The strength of science is that it is self-correcting. New explanations improve upon older ones as new information is discovered. I recently looked at my Intro Psych book of 45 years ago and laughed at the misinformation I learned (and taught.) When a small group of us began exploring behavior modification at Harvard Medical School, we were greeted with overt scorn and hostility by the reigning Freudian psychiatrists as being dangerous. One research psychiatrist demonstrated that schizophrenia was a biological disease and he was pressured to leave by the Freudians. Now, both behavior modification and psychobiology are widely accepted.
As in science, we should never get too attached to ideas. New information should be allowed to enter our minds and influence us. Being rigid about our beliefs when the information is contradictory causes unnecessary defensiveness. Bryce, a 19-year-old college student, whose father remarried, was convinced that his stepmother was a “lying mean bitch.” When I asked him specifics, he could not relate one mean act or one lie. When I asked him to reflect about his opinion of her, he became defensive and said, “Nothing you can tell me will change my mind!” His convictions led to predictable corrosive hostility in the family, from his ruining of family dinners to preventing him from enjoying closeness with his father. Obviously, Bryce’s rigidity led to conflicts with his stepmother and conflicts between his stepmother and father.
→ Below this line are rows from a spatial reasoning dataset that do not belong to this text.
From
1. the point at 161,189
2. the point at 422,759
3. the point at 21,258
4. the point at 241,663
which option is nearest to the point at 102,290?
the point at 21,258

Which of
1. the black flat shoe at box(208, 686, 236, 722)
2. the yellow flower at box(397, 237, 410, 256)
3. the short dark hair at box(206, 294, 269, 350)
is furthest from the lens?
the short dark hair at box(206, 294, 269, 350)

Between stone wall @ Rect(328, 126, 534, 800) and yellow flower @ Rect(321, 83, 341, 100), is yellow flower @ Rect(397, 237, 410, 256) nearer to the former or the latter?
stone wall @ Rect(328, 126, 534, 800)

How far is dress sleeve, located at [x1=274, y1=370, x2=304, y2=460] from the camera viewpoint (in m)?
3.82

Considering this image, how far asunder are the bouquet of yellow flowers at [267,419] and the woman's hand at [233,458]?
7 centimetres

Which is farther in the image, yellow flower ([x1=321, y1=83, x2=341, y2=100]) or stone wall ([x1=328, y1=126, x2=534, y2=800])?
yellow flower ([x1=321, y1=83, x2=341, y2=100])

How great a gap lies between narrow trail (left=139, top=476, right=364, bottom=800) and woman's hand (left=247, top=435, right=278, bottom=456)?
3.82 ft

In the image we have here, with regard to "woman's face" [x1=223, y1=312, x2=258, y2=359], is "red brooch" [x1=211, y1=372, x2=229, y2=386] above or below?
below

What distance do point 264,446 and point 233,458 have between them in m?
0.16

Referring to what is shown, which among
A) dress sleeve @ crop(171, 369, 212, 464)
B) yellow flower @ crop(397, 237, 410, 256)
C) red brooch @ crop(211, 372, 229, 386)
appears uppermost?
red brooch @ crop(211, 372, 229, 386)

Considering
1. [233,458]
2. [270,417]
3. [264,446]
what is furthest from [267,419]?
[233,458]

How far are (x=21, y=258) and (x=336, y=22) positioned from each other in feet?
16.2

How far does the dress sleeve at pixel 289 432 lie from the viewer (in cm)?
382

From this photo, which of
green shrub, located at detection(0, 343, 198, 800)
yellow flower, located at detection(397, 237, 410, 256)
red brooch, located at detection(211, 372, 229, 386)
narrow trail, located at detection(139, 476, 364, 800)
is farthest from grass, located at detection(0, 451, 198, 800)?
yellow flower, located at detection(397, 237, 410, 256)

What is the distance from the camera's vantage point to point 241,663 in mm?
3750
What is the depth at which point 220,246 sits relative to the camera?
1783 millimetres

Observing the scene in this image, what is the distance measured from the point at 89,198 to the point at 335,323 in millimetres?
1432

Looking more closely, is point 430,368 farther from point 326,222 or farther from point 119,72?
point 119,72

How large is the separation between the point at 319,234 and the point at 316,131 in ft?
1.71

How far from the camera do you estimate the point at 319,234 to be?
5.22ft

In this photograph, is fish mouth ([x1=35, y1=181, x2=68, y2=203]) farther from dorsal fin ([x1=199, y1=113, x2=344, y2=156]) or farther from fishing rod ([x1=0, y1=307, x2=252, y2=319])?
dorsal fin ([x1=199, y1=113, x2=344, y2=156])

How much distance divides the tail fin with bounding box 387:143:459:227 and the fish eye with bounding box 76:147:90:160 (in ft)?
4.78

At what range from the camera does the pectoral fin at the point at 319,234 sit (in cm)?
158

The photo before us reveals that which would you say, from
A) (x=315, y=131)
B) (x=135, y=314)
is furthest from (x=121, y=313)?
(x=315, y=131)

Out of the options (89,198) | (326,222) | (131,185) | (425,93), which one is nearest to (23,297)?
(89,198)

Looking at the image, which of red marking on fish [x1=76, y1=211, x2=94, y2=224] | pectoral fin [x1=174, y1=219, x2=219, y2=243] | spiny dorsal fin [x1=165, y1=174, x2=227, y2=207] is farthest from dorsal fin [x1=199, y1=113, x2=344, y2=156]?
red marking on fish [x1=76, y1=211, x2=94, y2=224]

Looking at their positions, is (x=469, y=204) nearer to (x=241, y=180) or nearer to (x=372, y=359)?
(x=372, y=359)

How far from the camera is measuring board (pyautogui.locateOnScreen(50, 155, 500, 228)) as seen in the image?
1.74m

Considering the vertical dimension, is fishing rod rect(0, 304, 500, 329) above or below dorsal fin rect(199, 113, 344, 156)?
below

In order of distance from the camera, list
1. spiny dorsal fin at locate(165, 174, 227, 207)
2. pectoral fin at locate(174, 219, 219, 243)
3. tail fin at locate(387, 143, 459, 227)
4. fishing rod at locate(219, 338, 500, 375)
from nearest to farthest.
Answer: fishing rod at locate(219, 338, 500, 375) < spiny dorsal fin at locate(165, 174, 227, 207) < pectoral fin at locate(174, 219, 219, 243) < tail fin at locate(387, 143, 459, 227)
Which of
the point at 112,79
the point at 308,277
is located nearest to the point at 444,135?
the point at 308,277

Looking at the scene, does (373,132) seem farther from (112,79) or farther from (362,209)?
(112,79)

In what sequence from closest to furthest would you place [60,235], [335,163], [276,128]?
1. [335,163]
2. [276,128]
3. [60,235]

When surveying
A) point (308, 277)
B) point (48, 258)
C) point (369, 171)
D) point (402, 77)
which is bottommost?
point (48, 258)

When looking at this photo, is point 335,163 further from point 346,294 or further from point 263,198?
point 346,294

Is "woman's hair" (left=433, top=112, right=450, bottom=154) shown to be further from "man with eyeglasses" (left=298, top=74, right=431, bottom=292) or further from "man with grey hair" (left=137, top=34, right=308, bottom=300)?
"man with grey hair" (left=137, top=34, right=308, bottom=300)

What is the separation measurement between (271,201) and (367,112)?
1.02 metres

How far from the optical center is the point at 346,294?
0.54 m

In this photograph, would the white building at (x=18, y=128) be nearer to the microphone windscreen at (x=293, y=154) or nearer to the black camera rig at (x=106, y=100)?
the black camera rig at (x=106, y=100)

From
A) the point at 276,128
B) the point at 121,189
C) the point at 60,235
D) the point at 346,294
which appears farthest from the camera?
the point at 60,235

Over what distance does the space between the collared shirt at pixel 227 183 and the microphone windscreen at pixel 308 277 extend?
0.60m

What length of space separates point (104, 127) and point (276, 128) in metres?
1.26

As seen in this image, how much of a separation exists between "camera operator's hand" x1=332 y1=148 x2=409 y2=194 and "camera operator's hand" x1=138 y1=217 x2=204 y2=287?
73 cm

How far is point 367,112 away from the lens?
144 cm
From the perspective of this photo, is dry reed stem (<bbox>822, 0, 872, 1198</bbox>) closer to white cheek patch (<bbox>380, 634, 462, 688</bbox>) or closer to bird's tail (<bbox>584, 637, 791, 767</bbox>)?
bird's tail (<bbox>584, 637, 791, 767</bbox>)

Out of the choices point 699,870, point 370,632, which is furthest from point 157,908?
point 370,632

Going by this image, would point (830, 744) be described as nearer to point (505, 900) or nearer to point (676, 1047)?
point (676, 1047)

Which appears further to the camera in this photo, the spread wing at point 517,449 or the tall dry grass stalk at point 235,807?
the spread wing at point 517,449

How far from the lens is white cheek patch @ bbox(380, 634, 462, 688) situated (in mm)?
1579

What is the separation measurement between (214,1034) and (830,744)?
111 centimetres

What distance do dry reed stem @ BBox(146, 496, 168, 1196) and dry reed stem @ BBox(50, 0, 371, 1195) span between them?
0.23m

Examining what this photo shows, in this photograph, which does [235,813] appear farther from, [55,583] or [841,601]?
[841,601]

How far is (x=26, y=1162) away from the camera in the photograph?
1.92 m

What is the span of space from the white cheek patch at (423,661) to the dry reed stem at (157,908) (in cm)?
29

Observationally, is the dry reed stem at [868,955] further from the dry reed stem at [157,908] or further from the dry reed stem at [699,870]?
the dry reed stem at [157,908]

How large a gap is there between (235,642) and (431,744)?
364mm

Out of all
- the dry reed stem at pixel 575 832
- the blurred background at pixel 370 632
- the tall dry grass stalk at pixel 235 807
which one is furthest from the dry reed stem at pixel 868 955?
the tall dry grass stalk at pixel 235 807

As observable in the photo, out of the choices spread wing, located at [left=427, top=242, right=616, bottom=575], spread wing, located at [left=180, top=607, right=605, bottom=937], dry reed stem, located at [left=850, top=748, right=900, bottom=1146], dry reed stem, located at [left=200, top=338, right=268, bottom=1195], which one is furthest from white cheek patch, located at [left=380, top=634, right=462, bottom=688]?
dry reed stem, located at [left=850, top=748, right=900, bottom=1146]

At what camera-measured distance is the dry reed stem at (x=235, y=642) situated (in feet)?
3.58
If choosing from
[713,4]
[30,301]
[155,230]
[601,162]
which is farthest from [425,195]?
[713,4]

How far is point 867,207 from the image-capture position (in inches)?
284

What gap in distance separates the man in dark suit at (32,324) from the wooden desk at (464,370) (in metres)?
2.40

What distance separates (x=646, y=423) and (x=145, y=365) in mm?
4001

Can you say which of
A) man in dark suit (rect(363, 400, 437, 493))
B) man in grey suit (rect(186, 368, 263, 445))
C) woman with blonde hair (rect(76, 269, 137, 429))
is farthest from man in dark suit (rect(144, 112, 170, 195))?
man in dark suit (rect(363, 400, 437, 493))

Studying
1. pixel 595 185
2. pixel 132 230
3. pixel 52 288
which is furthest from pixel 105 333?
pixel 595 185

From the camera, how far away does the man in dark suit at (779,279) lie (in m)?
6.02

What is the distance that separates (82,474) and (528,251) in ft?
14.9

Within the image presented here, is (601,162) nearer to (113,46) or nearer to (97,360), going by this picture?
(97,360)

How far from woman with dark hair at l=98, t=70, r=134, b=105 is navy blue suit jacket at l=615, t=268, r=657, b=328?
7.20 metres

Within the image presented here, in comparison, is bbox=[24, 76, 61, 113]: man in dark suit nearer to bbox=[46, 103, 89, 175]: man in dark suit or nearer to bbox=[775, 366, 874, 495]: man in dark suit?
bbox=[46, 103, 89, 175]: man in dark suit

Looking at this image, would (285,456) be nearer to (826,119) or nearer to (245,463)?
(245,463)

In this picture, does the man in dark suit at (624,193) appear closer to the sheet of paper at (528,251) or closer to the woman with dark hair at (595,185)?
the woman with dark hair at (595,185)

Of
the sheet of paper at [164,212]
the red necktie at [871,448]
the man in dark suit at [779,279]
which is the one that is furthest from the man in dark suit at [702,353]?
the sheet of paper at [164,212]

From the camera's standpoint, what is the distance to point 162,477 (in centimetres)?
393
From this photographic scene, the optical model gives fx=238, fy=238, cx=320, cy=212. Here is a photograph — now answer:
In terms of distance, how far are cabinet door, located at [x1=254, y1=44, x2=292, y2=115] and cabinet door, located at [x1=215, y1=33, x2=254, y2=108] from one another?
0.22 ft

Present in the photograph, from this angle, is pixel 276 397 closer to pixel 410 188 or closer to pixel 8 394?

An unfortunate human trait is that we seek information that we agree with, and avoid information that challenges our convictions. Conservatives watch Bill O’Reilly, while progressives watch The Daily Show. Conservatives dismiss the New York Times and progressives dismiss Glenn Beck. This leads us to be insulated rather than challenged. I formed a political discussion group with informed people of the left and right. One friend, whose beliefs were contradicted by information, dropped out and admitted that he could not handle the tension of defending his positions. All he had to do was change his mind.
Family grudges often resist change. Ed was angry with his sister, Joan, because he bore virtually all the responsibility for burying their mother. Joan, as I pointed out in a previous column, did not have his administrative skills and avoided difficult situations. He became convinced that his sister was a cold, indifferent person and refused contact with her. He then interpreted every interaction with her as corroboration of his beliefs until he stopped talking to her some 25 years ago. Family members, who like both Ed and Joan, have tried to make peace to no avail. In my opinion, Ed has made himself a victim by his rigidity. He is correct that Joan could have helped more, but his rigidity in characterizing her as uncaring is simply wrong. Because “…nothing can change my mind,” Ed has missed out on family functions, enjoying his nephews and their kids, and enjoying the company of Joan.
There is no shame in being wrong. It is often vital to change opinions and strategies as the information changes. People are criticized for changing their minds when it is actually a strength. When I have a client who is not improving, I’ll reflect on different approaches that I can take. I will never say, “Nothing will change my mind.”